Маршала заставили признаться в том, что он – давний английский агент и был причастен к расстрелу двадцати шести бакинских комиссаров. Из Худякова выбили показания на командование военно-воздушных сил и руководство авиапромышленности, которые, дескать, принимали на вооружение дефектные самолеты и моторы. (Кроме того, его заставили подписать протокол, в котором он «признавался», что участвовал в расстреле двадцати шести бакинских комиссаров в 1918 году и работал на британскую разведку.)
16 марта 1946 года Совет министров принял решение снять главного маршала авиации Александра Александровича Новикова с должности командующего военно-воздушными силами как «не справившегося с работой».
23 апреля Новикова арестовали у подъезда собственного дома.
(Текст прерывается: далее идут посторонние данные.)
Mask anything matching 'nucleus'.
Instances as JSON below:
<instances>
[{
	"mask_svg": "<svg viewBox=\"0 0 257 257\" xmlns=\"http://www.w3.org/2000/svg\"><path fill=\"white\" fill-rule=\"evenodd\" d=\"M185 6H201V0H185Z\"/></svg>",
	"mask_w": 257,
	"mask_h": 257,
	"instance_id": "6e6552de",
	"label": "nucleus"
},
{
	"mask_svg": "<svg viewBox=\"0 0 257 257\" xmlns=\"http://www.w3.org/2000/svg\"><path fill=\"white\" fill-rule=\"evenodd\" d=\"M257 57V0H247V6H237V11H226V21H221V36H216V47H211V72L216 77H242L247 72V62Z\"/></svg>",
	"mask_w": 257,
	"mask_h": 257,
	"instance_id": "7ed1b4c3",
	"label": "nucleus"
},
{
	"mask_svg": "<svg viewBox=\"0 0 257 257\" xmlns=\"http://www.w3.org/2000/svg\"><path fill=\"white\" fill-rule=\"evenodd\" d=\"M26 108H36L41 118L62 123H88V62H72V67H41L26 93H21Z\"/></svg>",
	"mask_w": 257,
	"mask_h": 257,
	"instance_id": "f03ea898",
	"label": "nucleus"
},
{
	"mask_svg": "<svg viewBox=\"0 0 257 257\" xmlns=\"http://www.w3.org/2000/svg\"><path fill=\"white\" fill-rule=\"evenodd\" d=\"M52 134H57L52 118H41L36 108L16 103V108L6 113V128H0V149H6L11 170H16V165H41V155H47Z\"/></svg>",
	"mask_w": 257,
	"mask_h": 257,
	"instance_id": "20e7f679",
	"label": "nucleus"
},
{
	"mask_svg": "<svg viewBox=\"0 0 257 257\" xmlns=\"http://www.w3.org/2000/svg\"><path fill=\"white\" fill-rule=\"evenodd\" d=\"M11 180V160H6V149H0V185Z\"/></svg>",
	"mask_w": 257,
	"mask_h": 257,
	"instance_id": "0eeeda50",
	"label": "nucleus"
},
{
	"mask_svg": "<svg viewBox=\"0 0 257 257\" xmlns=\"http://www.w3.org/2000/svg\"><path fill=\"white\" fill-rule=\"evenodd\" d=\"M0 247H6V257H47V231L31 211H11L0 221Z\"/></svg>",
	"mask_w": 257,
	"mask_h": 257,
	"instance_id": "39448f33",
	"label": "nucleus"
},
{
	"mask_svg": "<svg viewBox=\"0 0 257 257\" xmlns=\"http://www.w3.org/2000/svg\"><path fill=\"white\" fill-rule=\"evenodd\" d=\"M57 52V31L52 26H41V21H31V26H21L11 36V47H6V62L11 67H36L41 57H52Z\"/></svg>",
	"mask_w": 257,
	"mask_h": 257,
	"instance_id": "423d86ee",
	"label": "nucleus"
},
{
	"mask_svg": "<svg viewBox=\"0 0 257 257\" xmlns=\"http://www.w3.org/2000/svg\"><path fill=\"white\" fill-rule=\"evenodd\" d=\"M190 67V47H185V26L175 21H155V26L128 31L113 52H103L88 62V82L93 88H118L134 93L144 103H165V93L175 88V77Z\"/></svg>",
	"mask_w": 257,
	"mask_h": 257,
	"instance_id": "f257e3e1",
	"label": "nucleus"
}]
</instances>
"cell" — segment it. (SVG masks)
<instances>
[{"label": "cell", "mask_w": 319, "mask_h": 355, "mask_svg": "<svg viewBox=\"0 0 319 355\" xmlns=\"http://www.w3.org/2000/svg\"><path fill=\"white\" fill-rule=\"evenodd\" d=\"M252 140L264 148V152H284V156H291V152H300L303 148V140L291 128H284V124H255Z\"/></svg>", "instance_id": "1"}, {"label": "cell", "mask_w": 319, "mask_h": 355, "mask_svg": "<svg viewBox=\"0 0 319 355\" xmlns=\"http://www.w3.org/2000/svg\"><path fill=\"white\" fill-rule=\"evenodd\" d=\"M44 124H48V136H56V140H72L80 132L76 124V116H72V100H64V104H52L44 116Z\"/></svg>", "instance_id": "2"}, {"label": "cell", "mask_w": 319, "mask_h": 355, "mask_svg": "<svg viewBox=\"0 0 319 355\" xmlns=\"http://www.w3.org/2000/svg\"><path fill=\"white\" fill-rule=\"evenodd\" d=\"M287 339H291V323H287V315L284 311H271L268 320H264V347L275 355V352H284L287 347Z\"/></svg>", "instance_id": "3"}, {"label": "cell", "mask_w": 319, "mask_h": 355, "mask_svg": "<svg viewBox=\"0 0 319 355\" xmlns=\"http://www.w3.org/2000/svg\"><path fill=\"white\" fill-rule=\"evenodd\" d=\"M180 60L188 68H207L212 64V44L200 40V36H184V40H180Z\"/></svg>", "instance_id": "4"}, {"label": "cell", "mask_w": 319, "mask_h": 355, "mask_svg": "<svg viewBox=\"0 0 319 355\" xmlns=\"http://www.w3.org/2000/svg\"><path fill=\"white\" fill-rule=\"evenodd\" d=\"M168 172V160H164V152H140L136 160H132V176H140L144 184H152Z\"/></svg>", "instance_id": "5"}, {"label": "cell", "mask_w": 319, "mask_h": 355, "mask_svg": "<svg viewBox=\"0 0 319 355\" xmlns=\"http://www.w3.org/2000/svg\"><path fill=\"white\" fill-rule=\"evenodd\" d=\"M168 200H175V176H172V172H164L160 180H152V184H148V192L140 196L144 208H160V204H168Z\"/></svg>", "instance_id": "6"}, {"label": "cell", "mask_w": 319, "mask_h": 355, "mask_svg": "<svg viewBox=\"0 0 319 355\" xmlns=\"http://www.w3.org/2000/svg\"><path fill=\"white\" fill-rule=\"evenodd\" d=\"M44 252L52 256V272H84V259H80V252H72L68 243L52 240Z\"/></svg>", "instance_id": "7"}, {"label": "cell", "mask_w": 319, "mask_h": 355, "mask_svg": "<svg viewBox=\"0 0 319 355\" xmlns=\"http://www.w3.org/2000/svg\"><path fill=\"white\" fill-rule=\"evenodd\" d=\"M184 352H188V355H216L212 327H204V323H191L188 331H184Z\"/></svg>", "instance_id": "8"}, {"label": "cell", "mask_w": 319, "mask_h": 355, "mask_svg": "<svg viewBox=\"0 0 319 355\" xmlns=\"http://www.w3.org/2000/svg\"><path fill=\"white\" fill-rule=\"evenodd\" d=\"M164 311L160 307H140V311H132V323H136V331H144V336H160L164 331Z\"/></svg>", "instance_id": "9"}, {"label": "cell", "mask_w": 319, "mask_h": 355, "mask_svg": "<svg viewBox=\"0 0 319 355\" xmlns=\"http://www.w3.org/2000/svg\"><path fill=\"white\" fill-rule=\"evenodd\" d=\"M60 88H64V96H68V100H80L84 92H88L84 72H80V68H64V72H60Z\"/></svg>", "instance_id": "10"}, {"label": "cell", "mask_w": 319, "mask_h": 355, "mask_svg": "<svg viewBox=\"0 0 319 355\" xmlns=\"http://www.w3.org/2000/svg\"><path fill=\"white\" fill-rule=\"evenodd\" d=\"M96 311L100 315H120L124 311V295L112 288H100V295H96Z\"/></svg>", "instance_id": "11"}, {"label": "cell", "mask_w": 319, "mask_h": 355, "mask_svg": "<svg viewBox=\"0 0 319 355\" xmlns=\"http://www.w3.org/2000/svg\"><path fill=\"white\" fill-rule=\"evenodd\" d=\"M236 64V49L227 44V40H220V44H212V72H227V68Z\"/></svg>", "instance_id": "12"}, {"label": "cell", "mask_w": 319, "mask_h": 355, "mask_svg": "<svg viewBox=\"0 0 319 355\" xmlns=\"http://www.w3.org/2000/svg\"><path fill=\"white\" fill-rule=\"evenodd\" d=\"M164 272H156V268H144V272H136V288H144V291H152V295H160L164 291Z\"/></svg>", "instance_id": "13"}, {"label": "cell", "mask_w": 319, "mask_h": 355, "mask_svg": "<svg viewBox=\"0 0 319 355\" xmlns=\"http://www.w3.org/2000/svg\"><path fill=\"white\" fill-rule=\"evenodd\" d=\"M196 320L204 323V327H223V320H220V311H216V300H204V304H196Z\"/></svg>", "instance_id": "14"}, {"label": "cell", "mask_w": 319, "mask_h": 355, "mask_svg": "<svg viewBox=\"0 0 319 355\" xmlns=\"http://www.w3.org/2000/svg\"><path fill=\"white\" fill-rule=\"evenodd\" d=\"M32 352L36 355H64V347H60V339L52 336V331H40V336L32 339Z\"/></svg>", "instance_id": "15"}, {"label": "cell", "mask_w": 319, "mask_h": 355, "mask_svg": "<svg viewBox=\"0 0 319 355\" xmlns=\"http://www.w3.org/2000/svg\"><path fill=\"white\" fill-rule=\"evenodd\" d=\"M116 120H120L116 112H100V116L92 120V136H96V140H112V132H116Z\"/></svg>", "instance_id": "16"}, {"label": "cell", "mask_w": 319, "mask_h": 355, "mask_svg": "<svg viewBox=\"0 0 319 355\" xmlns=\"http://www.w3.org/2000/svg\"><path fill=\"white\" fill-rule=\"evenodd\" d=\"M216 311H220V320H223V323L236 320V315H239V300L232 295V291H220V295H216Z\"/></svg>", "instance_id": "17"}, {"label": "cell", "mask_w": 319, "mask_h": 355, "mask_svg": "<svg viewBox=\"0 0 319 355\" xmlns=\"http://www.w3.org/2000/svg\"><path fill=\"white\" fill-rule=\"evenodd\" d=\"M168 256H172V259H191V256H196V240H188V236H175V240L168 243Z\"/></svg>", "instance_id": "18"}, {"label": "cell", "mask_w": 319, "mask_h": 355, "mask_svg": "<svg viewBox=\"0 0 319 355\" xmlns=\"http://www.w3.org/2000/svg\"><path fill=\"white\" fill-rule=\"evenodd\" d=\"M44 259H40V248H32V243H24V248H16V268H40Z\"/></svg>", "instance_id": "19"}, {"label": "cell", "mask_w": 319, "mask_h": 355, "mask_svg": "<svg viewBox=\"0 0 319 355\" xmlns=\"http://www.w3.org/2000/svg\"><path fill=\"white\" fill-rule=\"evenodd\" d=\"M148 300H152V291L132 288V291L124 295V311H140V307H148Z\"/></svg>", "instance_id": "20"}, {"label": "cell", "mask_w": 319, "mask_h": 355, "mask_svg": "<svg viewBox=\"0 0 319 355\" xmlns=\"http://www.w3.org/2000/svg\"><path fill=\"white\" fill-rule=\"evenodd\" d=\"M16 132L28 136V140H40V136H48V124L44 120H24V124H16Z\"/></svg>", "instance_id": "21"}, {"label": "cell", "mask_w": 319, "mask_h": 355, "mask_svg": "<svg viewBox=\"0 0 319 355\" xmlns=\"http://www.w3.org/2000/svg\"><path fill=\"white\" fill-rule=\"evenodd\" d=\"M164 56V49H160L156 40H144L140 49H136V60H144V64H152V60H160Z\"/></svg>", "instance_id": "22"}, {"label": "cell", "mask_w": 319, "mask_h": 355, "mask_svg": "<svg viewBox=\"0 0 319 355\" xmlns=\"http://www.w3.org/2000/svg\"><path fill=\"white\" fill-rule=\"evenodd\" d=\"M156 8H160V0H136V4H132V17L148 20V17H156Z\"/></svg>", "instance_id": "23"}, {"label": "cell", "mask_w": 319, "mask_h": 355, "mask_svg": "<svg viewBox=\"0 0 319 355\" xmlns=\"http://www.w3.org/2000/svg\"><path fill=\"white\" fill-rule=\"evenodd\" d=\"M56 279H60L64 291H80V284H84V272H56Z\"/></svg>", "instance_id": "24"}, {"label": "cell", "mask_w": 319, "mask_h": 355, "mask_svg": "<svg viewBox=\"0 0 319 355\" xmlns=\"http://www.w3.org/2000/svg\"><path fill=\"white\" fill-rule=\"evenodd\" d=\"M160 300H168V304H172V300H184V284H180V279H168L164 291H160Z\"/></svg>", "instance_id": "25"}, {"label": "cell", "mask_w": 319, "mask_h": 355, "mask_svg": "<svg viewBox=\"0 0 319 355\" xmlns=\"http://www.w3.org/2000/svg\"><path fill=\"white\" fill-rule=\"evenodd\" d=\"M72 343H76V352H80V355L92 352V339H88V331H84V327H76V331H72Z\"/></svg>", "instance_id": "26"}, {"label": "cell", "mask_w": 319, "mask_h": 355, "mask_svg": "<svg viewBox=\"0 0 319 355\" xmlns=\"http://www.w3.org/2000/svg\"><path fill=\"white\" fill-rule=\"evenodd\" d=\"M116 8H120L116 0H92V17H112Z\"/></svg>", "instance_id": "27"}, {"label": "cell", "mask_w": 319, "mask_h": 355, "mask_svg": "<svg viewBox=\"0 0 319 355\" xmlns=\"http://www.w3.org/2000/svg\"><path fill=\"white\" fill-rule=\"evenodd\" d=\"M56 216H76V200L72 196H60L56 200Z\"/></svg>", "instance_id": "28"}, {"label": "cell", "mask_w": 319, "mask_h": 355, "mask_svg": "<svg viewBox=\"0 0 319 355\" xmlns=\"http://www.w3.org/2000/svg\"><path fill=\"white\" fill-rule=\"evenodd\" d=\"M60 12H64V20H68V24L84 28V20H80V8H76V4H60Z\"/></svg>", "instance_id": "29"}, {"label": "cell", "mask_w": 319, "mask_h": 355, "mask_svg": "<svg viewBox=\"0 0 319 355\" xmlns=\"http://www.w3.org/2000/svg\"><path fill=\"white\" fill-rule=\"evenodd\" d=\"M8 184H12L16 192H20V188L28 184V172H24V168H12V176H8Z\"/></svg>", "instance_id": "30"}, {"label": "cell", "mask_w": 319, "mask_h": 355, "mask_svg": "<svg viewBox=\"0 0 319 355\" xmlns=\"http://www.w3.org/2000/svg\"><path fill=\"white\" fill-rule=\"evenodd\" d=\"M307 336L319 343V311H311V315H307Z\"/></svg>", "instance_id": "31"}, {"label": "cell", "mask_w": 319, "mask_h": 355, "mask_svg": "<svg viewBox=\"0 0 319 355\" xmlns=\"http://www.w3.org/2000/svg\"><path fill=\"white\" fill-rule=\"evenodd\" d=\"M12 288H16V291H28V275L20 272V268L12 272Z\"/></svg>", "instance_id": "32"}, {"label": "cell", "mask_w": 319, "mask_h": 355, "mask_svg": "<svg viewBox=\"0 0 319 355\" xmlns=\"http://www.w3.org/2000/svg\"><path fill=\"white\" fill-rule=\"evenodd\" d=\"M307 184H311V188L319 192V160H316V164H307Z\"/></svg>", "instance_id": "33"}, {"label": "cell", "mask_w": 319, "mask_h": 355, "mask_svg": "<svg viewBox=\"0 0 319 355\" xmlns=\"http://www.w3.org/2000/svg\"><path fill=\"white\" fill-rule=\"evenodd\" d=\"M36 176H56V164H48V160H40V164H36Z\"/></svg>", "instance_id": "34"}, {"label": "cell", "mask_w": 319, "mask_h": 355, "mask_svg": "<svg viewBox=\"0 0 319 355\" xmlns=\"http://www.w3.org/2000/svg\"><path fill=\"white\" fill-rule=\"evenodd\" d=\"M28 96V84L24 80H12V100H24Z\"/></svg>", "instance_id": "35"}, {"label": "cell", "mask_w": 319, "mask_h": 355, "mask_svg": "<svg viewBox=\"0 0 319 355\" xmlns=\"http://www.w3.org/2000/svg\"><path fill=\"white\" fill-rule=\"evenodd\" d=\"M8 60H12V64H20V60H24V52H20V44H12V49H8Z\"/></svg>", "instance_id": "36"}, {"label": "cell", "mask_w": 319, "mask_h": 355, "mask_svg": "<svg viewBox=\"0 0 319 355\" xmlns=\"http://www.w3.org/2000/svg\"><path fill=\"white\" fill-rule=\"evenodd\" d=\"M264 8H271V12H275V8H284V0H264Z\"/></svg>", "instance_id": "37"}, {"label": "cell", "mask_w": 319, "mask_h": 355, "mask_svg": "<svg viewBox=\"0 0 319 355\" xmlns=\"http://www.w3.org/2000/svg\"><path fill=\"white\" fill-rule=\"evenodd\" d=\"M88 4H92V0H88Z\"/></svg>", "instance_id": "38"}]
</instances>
У чекистов даже не было ордера, его просто схватили и засунули в автомобиль.
На основании материалов, подписанных Абакумовым, были арестованы нарком авиационной промышленности Алексей Иванович Шахурин, офицеры штаба ВВС – за принятые на вооружение некачественные самолеты и моторы.
На основе полученных от них показаний можно было брать всех крупных авиаконструкторов – Яковлева, Туполева, Ильюшина, Лавочкина. Это было перспективное для чекистов дело.